Because the submarines had been so deep under water en route to Cuba they did not receive radio transmissions from Moscow about the United States’ naval blockade of Cuba.  So on October 27, when eleven U.S. destroyers and the USS Randolph located the submarine Arkhipov was on and began dropping depth charges to force it to surface and identify its self, Soviet captain Valentin Savitsky mistakenly believed war had begun. He and the political officer on board wanted to respond by launching their nuclear torpedo.  Arkhipov forcefully disagreed, arguing that no direct order had come from Moscow and such a response would be catastrophic.  He suggested the sub surface and find out for sure what was going on.  A heated argument reportedly ensued between the three men in charge, but Arkhipov held his ground against the other two officers.  Eventually, he prevailed.  The submarine surfaced, was told by the Americans to return to the Soviet Union, and a nuclear war was averted.

It is believed that Arkhipov’s position eventually carried the day because of his prior heroism.  You see, a year before the Cuban Missile Crisis, he had been present at another near-catastrophic nuclear disaster! 
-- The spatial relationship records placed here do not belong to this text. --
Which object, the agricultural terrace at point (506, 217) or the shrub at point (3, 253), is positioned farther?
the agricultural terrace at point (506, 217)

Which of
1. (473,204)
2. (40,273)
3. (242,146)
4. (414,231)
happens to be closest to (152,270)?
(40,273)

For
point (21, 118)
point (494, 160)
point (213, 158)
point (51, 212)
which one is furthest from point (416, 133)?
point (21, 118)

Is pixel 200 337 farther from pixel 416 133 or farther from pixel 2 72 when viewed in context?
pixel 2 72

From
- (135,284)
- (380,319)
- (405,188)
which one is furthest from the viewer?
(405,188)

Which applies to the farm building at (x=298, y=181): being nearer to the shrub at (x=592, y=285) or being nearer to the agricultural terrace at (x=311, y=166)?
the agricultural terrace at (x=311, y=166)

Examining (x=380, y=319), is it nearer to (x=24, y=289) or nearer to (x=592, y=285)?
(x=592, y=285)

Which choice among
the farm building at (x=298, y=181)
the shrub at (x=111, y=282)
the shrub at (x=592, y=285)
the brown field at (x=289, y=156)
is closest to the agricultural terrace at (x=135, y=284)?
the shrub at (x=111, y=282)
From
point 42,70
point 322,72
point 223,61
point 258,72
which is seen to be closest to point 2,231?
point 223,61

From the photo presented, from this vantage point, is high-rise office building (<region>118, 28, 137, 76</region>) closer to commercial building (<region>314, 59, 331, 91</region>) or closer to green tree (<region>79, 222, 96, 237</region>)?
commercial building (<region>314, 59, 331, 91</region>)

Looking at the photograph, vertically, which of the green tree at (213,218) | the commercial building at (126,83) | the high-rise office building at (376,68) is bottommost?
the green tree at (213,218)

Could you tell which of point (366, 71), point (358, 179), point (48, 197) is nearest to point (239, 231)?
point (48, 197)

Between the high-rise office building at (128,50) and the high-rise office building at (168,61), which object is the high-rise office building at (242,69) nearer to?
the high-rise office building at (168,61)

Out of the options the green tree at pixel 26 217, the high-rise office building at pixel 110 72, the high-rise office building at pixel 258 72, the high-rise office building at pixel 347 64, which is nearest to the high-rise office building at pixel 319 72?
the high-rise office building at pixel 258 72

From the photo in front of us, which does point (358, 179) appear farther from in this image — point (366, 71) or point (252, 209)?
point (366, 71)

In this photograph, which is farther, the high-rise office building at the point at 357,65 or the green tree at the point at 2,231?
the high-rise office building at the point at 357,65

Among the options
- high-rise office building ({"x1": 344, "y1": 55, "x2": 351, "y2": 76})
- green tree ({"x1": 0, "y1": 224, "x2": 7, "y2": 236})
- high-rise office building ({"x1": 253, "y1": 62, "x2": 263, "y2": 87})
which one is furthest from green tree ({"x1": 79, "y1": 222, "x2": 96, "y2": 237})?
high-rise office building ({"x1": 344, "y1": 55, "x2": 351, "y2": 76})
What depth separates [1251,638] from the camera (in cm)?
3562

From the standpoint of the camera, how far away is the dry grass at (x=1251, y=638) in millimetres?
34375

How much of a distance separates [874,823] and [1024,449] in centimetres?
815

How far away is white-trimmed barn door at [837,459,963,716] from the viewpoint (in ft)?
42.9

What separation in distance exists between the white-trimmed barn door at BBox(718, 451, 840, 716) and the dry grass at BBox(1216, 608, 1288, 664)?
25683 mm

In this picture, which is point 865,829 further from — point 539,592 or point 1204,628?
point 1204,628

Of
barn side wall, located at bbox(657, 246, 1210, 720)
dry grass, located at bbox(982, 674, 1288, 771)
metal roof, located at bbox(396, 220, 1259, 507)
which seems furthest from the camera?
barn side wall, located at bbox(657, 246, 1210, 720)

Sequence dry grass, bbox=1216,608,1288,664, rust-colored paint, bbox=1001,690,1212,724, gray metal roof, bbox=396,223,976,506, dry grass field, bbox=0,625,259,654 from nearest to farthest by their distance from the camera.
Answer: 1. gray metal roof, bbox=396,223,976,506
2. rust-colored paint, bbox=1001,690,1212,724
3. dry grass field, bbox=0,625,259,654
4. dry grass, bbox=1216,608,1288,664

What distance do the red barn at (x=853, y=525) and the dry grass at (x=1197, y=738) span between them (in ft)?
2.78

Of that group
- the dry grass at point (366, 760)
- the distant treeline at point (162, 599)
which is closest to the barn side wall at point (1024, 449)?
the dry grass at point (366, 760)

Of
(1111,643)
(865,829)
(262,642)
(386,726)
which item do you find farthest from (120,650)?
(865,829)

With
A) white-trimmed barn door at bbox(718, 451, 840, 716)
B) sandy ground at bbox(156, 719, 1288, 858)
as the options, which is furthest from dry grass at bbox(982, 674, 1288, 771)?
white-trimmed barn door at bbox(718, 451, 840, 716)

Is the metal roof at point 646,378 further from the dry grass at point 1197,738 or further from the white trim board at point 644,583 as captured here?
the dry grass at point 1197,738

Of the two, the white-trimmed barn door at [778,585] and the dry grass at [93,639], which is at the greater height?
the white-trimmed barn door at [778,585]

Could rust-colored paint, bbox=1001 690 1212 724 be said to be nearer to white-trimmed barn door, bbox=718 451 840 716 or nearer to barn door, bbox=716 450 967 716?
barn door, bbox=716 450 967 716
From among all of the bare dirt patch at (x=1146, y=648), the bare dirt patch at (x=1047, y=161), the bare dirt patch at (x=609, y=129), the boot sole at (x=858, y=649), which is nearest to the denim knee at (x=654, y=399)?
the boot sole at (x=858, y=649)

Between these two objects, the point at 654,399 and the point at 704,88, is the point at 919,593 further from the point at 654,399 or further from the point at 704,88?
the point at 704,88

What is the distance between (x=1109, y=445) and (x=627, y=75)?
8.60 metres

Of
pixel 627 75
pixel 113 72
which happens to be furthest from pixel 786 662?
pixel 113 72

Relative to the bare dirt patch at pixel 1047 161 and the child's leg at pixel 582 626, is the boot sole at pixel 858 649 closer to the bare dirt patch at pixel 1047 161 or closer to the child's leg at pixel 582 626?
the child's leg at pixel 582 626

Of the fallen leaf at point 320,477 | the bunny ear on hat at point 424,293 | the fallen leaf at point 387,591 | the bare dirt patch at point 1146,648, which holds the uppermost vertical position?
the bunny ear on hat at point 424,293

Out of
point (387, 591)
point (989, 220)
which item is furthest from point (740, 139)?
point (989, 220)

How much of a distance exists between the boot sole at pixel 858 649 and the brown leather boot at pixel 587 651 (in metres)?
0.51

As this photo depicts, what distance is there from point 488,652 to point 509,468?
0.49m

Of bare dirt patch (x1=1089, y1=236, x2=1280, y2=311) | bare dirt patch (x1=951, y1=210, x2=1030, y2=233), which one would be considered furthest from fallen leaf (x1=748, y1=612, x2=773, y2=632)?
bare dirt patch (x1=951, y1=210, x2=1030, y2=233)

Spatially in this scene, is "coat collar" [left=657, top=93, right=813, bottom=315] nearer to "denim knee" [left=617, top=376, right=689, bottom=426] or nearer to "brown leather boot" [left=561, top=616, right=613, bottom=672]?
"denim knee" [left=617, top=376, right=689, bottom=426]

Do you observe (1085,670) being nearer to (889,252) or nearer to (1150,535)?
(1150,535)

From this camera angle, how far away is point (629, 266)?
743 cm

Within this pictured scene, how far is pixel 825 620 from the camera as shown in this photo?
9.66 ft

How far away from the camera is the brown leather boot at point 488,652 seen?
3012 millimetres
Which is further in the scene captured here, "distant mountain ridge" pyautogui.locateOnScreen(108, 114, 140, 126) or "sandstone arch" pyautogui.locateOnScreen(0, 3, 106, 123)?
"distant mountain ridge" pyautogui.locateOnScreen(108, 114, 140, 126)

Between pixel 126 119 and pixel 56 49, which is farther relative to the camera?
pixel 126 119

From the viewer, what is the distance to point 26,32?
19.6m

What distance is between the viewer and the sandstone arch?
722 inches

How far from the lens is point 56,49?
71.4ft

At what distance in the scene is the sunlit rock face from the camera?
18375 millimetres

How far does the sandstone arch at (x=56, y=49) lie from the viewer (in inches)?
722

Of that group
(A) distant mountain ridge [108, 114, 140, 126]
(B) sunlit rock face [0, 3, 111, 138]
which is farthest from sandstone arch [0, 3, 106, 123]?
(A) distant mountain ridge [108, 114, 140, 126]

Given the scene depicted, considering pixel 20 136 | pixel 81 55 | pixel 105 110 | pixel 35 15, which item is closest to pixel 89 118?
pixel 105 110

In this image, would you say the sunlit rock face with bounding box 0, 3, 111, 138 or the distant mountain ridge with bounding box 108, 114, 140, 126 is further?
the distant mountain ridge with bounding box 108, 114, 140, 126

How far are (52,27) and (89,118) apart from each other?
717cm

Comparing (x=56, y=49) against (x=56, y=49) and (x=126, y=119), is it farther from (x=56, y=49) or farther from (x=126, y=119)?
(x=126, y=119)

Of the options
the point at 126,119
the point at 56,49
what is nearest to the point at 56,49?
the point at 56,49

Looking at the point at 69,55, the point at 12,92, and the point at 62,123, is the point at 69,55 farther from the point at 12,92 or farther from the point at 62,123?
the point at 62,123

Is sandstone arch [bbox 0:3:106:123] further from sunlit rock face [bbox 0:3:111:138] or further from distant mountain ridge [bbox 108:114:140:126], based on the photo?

In July of 1961, the K-19 nuclear submarine Arkhipov was on, complete with a nuclear missile, sprung a leak in the reactor coolant system and was in real danger of a nuclear meltdown.  Engineers on board the sub built a make-shift cooling system and were able to contain the overheating reactor. But the first-responders, along with many crewmen, died of radiation exposure and in response the crew of the K-19 almost erupted in mutiny.  Arkhipov himself was seriously irradiated, but stood by his captain, was credited with helping to quell the revolt, and was later awarded a medal for valor.   

Arkhipov would go on to serve another twenty years, retiring as a Rear Admiral.  He died in 1998 at the age of 72, and his exposure to radiation on the K-19 was cited as a contributing cause of death.

A man who was in the right place at the right time---twice!  And the world should be very grateful.


Vasili Arkhipov is a hero you should know. And I’m Dr. Ross Porter.